The --coordinator address is the IP of the machine running LocalAI (rank 0) with any available port. Rank 0 binds the coordinator service there; workers connect to it to establish RDMA connections.

Worker Startup Order

Start workers before loading the model in LocalAI. When LocalAI sends the LoadModel request, rank 0 initializes mx.distributed which tries to connect to all ranks listed in the hostfile.
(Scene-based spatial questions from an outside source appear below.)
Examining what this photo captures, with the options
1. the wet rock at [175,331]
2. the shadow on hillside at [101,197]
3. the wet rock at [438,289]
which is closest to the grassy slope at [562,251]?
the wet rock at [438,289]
If workers aren't running yet, it will time out.

Advanced: Manual Rank 0

For advanced use cases, you can also run rank 0 manually as an external gRPC backend instead of letting LocalAI start it automatically:

bash

# On Mac A: start rank 0 manually
local-ai worker mlx-distributed --hostfile hosts.json --rank 0 --addr 192.168.1.10:50051

# On Mac B: start rank 1
local-ai worker mlx-distributed --hostfile hosts.json --rank 1

# On any machine: start LocalAI pointing at rank 0
local-ai run --external-grpc-backends "mlx-distributed:192.168.1.10:50051"

Then use a model config with backend: mlx-distributed (no need for hostfile in options since rank 0 already has it from CLI args).

CLI Reference

`worker mlx-distributed`

Starts a worker or manual rank 0 process.

Flag	Env	Default	Description
`--hostfile`	`MLX_DISTRIBUTED_HOSTFILE`	(required)	Path to hostfile JSON. Ring: array of `"ip:port"` where entry `i` is rank `i`'s listen address. JACCL: device matrix of RDMA device names.
`--rank`	`MLX_RANK`	(required)	Rank of this process (0 = gRPC server + ring participant, >0 = worker only)
`--backend`	`MLX_DISTRIBUTED_BACKEND`	`ring`	`ring` (TCP pipeline parallelism) or `jaccl` (RDMA tensor parallelism)
`--addr`	`MLX_DISTRIBUTED_ADDR`	`localhost:50051`	gRPC API listen address (rank 0 only, for LocalAI or external access)
`--coordinator`	`MLX_JACCL_COORDINATOR`		JACCL coordinator `ip:port` — rank 0's address for RDMA setup (all ranks must use the same value)

`worker p2p-mlx`

P2P mode — auto-discovers peers and generates hostfile.

Flag	Env	Default	Description
`--token`	`TOKEN`	(required)	P2P network token
`--mlx-listen-port`	`MLX_LISTEN_PORT`	`5555`	Port for MLX communication
`--mlx-backend`	`MLX_DISTRIBUTED_BACKEND`	`ring`	Backend type: `ring` or `jaccl`

Troubleshooting

All ranks download the model independently. Each node auto-downloads from Hugging Face on first use via mlx_lm.load(). On rank 0 (started by LocalAI), models are downloaded to LocalAI's model directory (HF_HOME is set automatically). On workers, models go to the default HF cache (~/.cache/huggingface/hub) unless you set HF_HOME yourself.
Timeout errors: If ranks can't connect, check firewall rules. The Ring backend uses TCP on the ports listed in the hostfile. Start workers before loading the model.
Rank assignment: In P2P mode, rank 0 is always the LocalAI server. Worker ranks are assigned by sorting node IDs.
Performance: Pipeline parallelism adds latency proportional to the number of ranks. For best results, use the fewest ranks needed to fit your model in memory.

Acknowledgements

The MLX distributed auto-parallel sharding implementation is based on exo.